## Begin Data shown
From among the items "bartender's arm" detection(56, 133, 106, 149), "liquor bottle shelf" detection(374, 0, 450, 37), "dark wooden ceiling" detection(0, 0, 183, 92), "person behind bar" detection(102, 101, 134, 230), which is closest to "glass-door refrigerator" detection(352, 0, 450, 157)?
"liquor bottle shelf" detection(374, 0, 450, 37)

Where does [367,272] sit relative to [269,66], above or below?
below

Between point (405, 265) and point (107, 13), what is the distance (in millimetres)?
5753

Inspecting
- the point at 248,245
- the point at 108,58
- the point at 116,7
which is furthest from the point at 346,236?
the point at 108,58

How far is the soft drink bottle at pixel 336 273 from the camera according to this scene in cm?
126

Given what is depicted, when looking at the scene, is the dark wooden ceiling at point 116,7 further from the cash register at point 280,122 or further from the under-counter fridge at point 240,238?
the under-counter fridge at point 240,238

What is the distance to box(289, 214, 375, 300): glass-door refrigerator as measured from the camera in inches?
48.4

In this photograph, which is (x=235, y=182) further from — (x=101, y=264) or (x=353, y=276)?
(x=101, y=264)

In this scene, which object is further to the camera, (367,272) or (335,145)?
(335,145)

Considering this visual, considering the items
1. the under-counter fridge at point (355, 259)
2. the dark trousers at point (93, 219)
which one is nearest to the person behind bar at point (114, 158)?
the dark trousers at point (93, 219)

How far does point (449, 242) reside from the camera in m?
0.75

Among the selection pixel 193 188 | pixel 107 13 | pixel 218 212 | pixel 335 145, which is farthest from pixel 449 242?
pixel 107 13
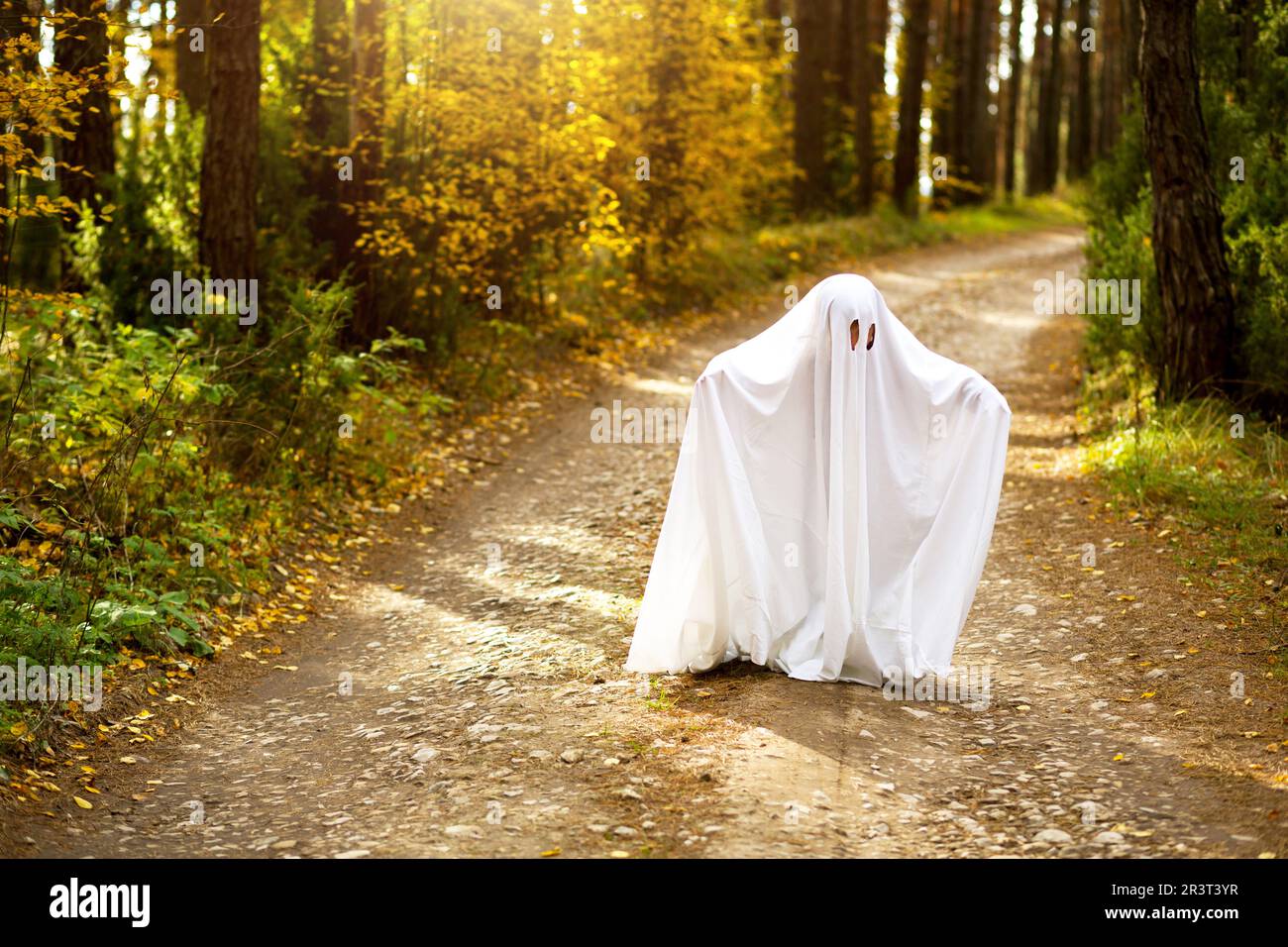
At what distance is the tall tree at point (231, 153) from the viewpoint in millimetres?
10477

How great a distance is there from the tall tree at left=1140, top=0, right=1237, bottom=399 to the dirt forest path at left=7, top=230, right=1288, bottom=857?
7.99 feet

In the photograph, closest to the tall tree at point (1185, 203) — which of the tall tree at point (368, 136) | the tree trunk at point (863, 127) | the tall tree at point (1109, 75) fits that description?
the tall tree at point (368, 136)

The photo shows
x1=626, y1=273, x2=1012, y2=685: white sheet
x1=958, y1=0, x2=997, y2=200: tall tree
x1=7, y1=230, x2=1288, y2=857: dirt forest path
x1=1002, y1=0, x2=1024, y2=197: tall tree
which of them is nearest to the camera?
x1=7, y1=230, x2=1288, y2=857: dirt forest path

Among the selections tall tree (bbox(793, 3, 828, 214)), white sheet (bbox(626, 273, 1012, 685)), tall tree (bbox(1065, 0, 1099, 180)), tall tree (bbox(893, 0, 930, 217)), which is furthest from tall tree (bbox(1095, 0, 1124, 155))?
white sheet (bbox(626, 273, 1012, 685))

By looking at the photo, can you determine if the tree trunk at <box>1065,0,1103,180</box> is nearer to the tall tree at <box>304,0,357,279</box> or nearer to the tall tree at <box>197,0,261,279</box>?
the tall tree at <box>304,0,357,279</box>

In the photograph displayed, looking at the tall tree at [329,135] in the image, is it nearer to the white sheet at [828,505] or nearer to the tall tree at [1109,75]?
the white sheet at [828,505]

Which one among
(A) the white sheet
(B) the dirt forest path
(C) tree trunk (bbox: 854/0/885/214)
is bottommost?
(B) the dirt forest path

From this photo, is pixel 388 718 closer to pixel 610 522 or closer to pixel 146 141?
pixel 610 522

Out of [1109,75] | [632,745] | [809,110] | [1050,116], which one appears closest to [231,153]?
[632,745]

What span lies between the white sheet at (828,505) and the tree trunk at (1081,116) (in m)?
34.8

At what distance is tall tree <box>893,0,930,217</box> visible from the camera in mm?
25016

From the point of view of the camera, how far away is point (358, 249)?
1288 cm

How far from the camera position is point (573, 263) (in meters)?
16.6
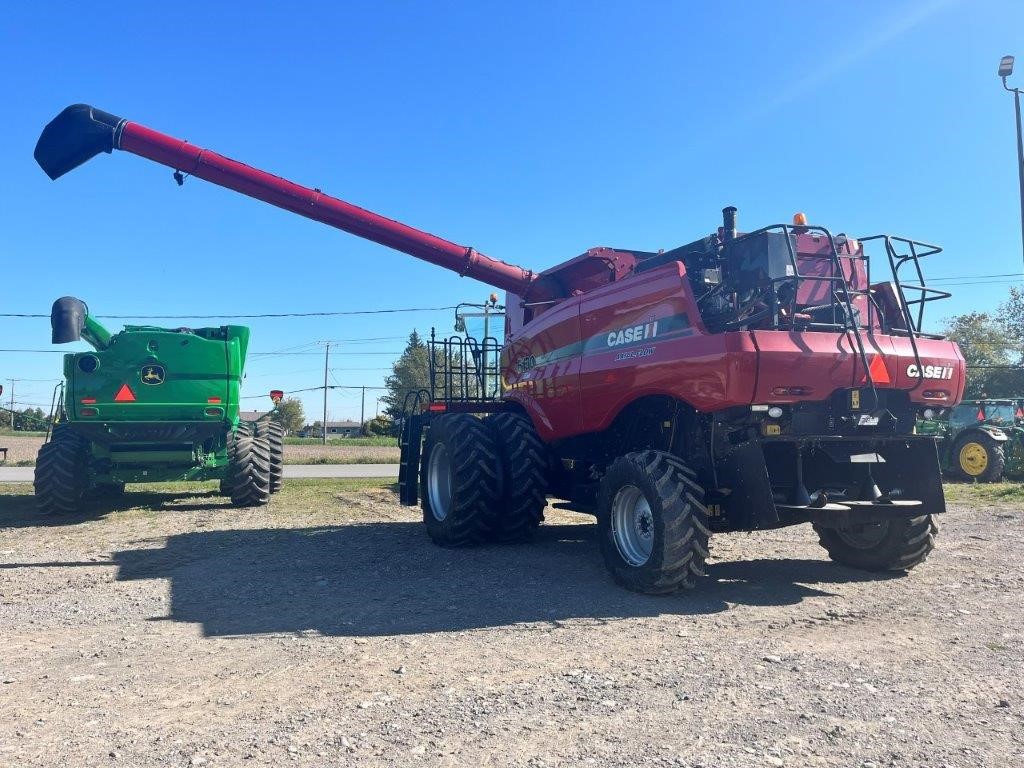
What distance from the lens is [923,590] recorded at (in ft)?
20.5

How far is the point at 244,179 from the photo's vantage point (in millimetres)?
9953

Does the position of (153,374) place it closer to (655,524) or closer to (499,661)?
(655,524)

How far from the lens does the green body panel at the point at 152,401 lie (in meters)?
11.3

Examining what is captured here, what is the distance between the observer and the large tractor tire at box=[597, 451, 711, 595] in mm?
5676

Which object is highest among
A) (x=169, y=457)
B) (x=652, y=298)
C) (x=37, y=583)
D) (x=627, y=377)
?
(x=652, y=298)

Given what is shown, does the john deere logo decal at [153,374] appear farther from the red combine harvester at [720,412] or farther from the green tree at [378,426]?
the green tree at [378,426]

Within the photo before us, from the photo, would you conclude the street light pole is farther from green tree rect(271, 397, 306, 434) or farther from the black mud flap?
green tree rect(271, 397, 306, 434)

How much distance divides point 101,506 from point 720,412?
1067 centimetres

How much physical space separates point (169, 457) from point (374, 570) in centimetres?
570

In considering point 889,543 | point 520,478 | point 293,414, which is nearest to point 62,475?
point 520,478

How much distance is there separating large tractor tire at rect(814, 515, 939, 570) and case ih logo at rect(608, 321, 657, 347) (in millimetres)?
2281

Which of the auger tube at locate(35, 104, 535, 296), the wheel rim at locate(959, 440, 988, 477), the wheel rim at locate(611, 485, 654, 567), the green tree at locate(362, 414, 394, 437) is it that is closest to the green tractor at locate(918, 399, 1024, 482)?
the wheel rim at locate(959, 440, 988, 477)

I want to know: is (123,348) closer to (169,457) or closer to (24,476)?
(169,457)

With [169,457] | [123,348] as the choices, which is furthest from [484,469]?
[123,348]
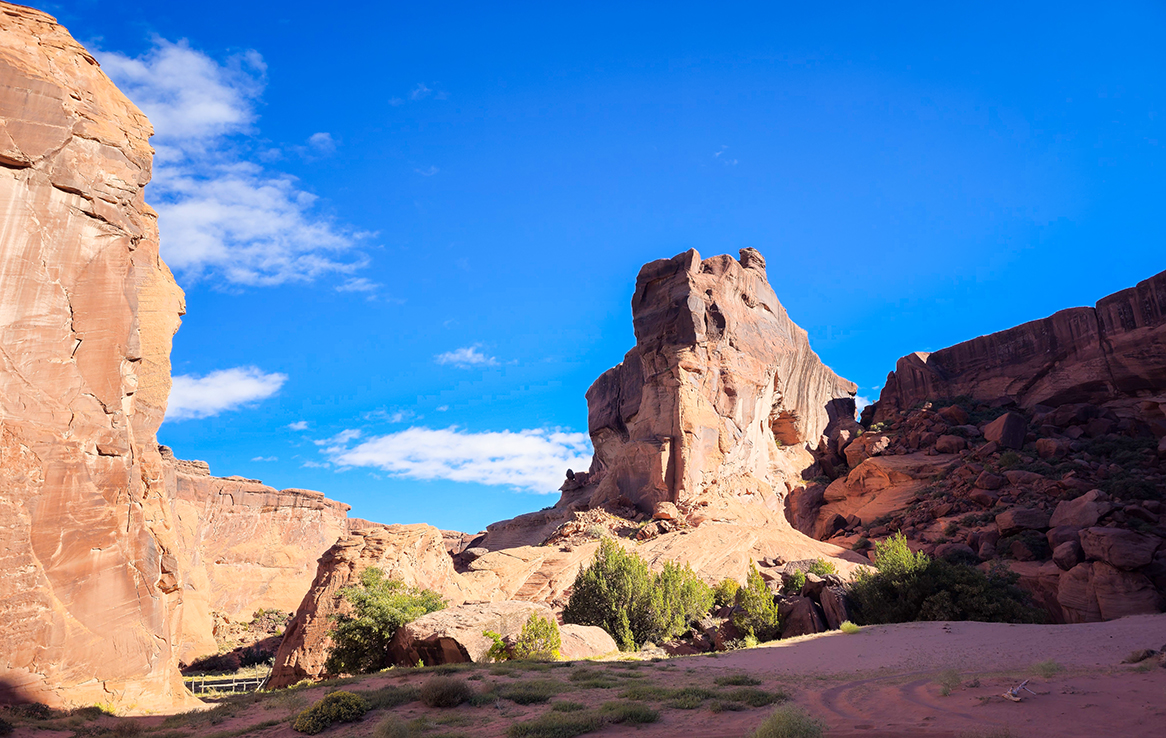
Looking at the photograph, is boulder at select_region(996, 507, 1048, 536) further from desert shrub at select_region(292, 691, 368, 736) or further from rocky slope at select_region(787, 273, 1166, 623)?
desert shrub at select_region(292, 691, 368, 736)

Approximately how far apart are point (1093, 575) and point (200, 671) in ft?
141

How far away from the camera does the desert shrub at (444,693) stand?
10.8 meters

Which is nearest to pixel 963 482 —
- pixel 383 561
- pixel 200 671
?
pixel 383 561

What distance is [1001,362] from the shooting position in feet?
152

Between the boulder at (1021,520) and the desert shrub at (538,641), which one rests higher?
the boulder at (1021,520)

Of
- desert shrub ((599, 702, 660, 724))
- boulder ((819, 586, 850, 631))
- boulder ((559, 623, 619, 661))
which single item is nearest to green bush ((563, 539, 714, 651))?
boulder ((559, 623, 619, 661))

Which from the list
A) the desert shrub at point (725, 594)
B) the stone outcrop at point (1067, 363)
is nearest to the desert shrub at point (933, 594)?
the desert shrub at point (725, 594)

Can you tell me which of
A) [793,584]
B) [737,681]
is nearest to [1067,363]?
[793,584]

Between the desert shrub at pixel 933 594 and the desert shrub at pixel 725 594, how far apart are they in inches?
202

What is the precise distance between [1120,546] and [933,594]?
20.0ft

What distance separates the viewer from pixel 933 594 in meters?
20.1

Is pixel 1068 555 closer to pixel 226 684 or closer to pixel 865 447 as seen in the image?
pixel 865 447

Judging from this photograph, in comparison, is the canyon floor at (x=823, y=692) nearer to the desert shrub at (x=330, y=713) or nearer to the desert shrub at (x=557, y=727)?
the desert shrub at (x=557, y=727)

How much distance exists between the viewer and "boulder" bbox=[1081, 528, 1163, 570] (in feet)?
64.8
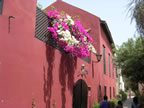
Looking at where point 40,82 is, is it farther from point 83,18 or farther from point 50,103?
point 83,18

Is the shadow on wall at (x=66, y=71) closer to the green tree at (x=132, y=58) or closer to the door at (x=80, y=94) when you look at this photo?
the door at (x=80, y=94)

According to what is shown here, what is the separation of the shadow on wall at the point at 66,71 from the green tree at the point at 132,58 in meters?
6.30

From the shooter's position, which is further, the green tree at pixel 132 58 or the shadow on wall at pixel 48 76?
the green tree at pixel 132 58

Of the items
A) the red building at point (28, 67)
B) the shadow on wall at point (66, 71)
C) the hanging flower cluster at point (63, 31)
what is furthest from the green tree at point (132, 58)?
the hanging flower cluster at point (63, 31)

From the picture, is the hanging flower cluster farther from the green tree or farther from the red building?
the green tree

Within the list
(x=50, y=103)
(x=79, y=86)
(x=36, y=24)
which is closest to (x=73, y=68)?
(x=79, y=86)

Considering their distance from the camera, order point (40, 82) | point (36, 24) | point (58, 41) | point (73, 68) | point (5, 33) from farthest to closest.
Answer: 1. point (73, 68)
2. point (58, 41)
3. point (36, 24)
4. point (40, 82)
5. point (5, 33)

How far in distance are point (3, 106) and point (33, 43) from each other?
205cm

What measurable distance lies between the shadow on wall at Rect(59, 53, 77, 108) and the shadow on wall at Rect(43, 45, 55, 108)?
0.78 metres

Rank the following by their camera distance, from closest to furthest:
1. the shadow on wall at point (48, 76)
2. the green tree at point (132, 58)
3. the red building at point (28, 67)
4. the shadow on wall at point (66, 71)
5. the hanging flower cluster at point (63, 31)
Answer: the red building at point (28, 67)
the shadow on wall at point (48, 76)
the hanging flower cluster at point (63, 31)
the shadow on wall at point (66, 71)
the green tree at point (132, 58)

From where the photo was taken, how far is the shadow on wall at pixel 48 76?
18.2 feet

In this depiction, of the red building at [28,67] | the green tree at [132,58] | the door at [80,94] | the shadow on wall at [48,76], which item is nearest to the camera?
## End Data shown
Written exercise: Edit the lines starting at the one that contains "How far in distance" and ending at the last line, so that "camera" becomes "viewer" and nothing else changes. Give back only those lines.

Task result:
How far in distance are point (3, 106) and point (33, 43) from each other?
205cm

What measurable distance lies between the shadow on wall at Rect(59, 53, 77, 108) and the shadow on wall at Rect(43, 45, 55, 108)?
0.78 metres

Rank the following by their viewer distance, from closest to furthest:
1. the shadow on wall at point (48, 76)
2. the green tree at point (132, 58)
3. the red building at point (28, 67)
4. the shadow on wall at point (66, 71)
5. the hanging flower cluster at point (63, 31)
Answer: the red building at point (28, 67)
the shadow on wall at point (48, 76)
the hanging flower cluster at point (63, 31)
the shadow on wall at point (66, 71)
the green tree at point (132, 58)

From where the photo was taken, how far is the shadow on wall at pixel 48 76?
18.2 feet

In this depiction, of the red building at [28,67] | the green tree at [132,58] | the door at [80,94] | the shadow on wall at [48,76], which item is nearest to the viewer?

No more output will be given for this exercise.